Ott, PA, Hu-Lieskovan, S, Chmielowski, B, Govindan, R, Naing, A, Bhardwaj, N, Margolin, K, Awad, MM, Hellmann, MD, Lin, JJ, et al
Cell. 2020;(2):347-362.e24
Abstract
Neoantigens arise from mutations in cancer cells and are important targets of T cell-mediated anti-tumor immunity. Here, we report the first open-label, phase Ib clinical trial of a personalized neoantigen-based vaccine, NEO-PV-01, in combination with PD-1 blockade in patients with advanced melanoma, non-small cell lung cancer, or bladder cancer.

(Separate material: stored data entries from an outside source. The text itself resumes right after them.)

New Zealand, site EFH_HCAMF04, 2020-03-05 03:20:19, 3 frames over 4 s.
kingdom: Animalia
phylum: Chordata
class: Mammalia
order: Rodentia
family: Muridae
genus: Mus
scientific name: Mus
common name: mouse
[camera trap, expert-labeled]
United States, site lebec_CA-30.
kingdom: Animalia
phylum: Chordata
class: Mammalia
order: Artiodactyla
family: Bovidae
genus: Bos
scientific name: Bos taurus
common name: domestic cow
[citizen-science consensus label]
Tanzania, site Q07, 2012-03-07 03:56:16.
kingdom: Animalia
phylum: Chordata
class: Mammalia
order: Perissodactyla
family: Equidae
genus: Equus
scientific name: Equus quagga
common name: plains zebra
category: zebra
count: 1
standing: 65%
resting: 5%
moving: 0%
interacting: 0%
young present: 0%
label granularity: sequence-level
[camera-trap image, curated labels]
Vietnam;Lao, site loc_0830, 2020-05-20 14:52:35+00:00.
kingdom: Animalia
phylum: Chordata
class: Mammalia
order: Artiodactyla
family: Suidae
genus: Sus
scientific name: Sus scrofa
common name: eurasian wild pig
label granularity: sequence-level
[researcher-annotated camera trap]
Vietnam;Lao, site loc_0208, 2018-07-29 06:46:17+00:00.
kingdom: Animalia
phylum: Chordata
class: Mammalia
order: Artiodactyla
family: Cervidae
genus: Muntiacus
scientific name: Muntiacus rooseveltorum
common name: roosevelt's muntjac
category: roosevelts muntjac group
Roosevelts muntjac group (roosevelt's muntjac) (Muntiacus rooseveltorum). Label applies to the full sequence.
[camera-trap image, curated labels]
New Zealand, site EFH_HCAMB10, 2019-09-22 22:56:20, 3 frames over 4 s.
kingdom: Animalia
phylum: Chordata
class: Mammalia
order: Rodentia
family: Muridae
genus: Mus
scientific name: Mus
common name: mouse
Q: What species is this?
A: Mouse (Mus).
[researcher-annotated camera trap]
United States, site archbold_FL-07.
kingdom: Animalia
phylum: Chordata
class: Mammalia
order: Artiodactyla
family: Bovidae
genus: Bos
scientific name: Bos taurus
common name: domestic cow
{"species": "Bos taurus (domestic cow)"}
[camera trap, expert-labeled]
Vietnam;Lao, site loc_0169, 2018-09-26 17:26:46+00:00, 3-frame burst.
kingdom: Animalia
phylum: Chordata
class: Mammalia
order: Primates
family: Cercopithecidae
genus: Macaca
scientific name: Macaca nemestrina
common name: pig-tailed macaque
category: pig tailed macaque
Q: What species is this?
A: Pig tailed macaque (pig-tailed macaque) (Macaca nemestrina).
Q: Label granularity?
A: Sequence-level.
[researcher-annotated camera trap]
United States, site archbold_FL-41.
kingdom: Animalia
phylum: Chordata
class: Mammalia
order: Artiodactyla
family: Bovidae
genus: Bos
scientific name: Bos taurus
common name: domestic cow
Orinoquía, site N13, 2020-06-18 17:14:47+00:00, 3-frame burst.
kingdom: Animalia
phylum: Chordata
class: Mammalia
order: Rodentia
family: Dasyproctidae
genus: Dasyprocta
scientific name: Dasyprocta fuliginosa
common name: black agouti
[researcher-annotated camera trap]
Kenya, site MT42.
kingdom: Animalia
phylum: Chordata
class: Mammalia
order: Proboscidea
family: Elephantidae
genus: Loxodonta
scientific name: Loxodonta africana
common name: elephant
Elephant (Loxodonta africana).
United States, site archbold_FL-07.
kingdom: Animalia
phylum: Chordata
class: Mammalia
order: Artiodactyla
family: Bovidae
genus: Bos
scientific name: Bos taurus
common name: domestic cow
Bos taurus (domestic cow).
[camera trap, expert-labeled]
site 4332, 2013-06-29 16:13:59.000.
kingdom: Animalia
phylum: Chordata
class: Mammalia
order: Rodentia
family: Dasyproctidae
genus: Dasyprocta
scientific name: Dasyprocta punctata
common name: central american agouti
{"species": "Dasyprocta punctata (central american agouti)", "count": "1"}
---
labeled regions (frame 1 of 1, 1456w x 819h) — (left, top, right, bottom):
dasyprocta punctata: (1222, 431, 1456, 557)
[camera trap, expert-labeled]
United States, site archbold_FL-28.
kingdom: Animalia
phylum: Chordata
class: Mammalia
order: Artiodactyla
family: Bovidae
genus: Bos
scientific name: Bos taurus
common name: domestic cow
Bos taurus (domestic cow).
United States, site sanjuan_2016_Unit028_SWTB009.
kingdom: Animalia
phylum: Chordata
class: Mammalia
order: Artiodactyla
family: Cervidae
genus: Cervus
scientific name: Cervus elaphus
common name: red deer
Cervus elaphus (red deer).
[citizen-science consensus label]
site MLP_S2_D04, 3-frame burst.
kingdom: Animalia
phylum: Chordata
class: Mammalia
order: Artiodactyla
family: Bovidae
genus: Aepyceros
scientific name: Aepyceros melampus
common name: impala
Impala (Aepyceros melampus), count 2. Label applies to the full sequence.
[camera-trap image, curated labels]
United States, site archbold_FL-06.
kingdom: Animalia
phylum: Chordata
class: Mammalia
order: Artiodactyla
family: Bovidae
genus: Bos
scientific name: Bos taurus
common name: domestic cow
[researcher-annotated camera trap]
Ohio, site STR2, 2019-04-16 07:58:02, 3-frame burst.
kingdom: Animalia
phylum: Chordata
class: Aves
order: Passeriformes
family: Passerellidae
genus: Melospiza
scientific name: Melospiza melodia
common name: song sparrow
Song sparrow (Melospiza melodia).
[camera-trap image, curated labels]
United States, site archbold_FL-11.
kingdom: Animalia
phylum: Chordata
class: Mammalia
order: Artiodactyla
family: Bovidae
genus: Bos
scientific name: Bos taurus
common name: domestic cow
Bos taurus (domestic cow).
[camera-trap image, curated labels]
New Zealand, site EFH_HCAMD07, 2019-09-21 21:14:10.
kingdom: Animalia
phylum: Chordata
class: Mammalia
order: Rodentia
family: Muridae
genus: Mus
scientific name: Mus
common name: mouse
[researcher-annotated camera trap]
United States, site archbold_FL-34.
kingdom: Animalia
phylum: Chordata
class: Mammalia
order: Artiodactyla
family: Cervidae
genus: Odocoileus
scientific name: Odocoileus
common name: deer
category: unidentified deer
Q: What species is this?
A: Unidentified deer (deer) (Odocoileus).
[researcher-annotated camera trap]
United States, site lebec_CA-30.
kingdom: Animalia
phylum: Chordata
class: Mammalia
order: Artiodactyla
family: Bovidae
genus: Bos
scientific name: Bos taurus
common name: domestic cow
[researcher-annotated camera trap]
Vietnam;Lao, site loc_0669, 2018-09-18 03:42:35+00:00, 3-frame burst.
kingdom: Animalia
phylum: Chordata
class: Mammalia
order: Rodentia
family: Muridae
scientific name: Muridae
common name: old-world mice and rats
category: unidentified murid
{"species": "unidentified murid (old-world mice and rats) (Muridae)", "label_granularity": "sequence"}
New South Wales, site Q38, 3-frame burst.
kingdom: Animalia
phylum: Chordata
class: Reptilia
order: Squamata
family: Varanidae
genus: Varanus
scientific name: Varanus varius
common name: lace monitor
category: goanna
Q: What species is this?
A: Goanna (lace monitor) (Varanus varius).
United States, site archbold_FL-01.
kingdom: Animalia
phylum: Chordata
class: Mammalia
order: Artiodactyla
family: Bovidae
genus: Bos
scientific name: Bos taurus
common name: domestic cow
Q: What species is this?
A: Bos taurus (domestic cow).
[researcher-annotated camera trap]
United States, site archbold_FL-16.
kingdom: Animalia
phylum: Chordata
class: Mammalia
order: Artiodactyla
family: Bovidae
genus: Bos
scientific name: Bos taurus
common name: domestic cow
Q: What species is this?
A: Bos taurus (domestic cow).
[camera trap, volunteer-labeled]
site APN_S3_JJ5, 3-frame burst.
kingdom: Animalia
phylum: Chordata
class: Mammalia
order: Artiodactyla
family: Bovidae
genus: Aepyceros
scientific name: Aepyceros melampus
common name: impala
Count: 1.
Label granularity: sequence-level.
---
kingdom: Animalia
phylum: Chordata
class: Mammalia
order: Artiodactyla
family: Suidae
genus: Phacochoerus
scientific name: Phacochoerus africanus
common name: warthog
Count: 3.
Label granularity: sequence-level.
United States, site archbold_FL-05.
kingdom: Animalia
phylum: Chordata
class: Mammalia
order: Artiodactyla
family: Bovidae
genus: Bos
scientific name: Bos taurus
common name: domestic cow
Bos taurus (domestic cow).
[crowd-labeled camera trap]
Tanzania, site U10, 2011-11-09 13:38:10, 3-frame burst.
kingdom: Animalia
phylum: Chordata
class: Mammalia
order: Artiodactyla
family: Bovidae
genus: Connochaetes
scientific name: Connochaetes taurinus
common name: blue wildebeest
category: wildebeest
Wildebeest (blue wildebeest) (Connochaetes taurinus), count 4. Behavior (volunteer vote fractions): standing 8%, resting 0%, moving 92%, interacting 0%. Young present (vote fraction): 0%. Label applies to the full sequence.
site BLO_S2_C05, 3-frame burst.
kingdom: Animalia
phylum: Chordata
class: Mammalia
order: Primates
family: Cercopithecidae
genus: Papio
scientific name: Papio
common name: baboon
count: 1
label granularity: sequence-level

This analysis of 82 patients demonstrated that the regimen was safe, with no treatment-related serious adverse events observed. De novo neoantigen-specific CD4+ and CD8+ T cell responses were observed post-vaccination in all of the patients. The vaccine-induced T cells had a cytotoxic phenotype and were capable of trafficking to the tumor and mediating cell killing. In addition, epitope spread to neoantigens not included in the vaccine was detected post-vaccination. These data support the safety and immunogenicity of this regimen in patients with advanced solid tumors (Clinicaltrials.gov: NCT02897765).